It is difficult to see how plaintiff could have fallen exactly as she and her friends said she did under the conditions mentioned, but if she fell at all she and her female friends might in the excitement of the occasion have been mistaken in some of the details yet accurate in the main important facts. That argument was doubtless pressed on the jury and afterwards on the trial judge and it being an argument on the facts we do not feel authorized to overrule the trial court on a point within its peculiar province. As to the respectable character of the defendants’ witnesses that too was a matter for the consideration of the jury and the trial judge. The plaintiff meets the fact that she refrained from making complaint to defendants for so long a time by saying that one of the ushers saw her fall and assisted her to rise and the inference is that he reported it to the defendants as he should have done.

We are not entirely satisfied that the verdict of the jury is in accordance with the preponderance of the evidence, but we do not feel justified in saying that the verdict could have resulted only from prejudice or passion. There was evidence of a substantial character to support it and the trial court having approved it we must let it remain.

II. The first instruction given for the plaintiff was to the effect that if the theater was dimly and insufficiently lighted, and the hole existed in the carpet and *187those facts rendered the aisle or passageway unsafe and dangerous to persons passing along or over it and that defendants knew or by the exercise of ordinary care would have known the unsafe and dangerous condition a sufficient length of time to have mended or removed the carpet and have provided proper light and that defendants neglected to do so, and that plaintiff purchased a ticket of admission and was being shown to a seat by a servant of defendants and was passing through the aisle exercising ordinary care, that her foot was caught in the hole in the carpet and in consequence she tripped and fell and received certain injuries, etc., then the verdict should be for the plaintiff.

=====

EXERCISE INSTRUCTIONS:
A. In the court opinion excerpt, how does the plaintiff account for waiting so long before complaining to the defendants?
B. Copy the stretch of the records from the line containing "Across all of" through the end of the records, word for word.

Extracted records
=====

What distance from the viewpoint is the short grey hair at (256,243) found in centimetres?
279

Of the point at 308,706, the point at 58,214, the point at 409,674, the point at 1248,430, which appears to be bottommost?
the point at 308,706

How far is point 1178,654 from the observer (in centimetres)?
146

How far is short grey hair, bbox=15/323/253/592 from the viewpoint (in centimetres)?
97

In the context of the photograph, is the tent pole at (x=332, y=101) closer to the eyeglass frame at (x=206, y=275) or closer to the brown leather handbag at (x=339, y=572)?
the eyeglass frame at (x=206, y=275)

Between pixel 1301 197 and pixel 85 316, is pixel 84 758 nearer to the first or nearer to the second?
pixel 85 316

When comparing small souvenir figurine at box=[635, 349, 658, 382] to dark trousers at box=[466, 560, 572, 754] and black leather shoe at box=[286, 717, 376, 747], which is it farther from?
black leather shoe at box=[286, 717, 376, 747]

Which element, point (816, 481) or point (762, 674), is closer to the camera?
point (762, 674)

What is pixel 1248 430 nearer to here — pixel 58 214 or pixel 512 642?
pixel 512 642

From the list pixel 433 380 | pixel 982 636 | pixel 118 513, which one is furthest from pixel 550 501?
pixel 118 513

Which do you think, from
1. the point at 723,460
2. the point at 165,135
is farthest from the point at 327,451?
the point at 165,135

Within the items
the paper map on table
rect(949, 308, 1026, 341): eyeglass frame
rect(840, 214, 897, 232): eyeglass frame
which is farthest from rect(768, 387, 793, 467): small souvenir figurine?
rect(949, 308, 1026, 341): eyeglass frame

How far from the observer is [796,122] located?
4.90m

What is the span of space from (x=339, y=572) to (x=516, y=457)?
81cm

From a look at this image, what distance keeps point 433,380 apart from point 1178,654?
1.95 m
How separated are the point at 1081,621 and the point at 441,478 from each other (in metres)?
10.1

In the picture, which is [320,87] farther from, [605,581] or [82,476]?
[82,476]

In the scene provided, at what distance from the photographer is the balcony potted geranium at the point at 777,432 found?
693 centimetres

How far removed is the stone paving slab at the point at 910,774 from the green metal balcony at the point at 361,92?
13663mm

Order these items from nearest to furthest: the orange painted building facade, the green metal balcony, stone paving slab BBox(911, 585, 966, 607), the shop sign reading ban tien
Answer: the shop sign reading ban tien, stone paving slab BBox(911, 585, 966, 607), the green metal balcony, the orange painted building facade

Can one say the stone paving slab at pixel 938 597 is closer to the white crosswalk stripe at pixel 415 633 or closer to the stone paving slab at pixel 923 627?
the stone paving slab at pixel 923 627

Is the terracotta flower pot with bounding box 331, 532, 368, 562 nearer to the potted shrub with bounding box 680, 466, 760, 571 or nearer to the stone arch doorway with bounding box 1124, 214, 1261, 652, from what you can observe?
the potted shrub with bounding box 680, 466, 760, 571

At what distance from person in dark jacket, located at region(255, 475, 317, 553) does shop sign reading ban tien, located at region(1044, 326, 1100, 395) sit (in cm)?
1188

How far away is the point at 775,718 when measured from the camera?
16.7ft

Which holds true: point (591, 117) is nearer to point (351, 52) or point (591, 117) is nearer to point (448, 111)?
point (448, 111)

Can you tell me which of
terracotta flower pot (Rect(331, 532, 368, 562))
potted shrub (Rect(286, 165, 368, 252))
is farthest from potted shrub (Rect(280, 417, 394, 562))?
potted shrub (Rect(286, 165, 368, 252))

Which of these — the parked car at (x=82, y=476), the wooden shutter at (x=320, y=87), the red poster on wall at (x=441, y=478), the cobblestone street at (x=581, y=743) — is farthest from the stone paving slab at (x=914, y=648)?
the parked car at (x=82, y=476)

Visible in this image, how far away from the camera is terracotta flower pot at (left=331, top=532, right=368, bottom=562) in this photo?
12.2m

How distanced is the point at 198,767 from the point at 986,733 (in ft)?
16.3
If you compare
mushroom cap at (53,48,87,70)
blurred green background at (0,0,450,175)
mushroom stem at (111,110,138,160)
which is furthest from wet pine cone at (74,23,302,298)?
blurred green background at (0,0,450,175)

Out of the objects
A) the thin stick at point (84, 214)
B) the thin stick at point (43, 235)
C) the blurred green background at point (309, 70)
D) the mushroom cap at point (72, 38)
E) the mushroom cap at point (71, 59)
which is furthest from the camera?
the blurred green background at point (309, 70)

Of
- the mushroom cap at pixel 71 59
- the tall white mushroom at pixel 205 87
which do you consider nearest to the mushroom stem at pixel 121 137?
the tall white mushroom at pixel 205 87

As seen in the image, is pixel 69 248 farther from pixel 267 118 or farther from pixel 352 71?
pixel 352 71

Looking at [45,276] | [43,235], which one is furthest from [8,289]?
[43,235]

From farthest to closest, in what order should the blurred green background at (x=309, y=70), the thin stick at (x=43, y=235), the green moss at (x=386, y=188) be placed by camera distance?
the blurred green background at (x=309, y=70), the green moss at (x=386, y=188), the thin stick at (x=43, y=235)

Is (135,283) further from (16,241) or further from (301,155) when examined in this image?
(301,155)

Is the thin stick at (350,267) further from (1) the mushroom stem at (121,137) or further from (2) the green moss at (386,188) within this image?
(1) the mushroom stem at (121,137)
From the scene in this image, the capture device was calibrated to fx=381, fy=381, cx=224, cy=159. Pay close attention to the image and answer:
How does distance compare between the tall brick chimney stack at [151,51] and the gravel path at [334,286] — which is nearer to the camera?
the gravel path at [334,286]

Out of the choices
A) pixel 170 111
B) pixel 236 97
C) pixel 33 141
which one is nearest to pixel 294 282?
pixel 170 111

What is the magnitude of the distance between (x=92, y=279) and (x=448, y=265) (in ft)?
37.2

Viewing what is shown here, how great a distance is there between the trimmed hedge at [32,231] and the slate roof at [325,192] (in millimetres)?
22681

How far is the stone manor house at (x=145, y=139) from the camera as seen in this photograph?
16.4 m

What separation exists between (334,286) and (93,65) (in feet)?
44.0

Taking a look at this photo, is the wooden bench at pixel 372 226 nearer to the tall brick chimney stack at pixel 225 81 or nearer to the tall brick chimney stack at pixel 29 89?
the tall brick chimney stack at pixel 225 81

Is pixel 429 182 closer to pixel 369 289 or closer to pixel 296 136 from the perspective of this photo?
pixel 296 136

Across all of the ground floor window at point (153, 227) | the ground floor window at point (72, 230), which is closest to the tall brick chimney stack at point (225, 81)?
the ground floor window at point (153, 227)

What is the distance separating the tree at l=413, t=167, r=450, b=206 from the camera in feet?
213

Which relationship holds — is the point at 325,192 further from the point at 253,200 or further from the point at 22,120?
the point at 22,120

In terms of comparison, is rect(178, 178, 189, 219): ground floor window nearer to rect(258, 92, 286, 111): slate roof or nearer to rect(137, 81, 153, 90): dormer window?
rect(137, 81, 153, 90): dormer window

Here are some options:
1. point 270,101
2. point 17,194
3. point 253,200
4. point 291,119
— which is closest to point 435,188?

=====

RESULTS OF THE TASKS:
A. She says one of the ushers saw her fall and helped her get up.

B.
Across all of the ground floor window at point (153, 227) | the ground floor window at point (72, 230), which is closest to the tall brick chimney stack at point (225, 81)?
the ground floor window at point (153, 227)

What is the distance separating the tree at l=413, t=167, r=450, b=206 from the camera in feet?
213

Which relationship holds — is the point at 325,192 further from the point at 253,200 or further from the point at 22,120?
the point at 22,120

In terms of comparison, is rect(178, 178, 189, 219): ground floor window nearer to rect(258, 92, 286, 111): slate roof or nearer to rect(137, 81, 153, 90): dormer window?
rect(137, 81, 153, 90): dormer window

Here are some options:
1. point 270,101
2. point 17,194
3. point 253,200
4. point 291,119
— which is closest to point 435,188?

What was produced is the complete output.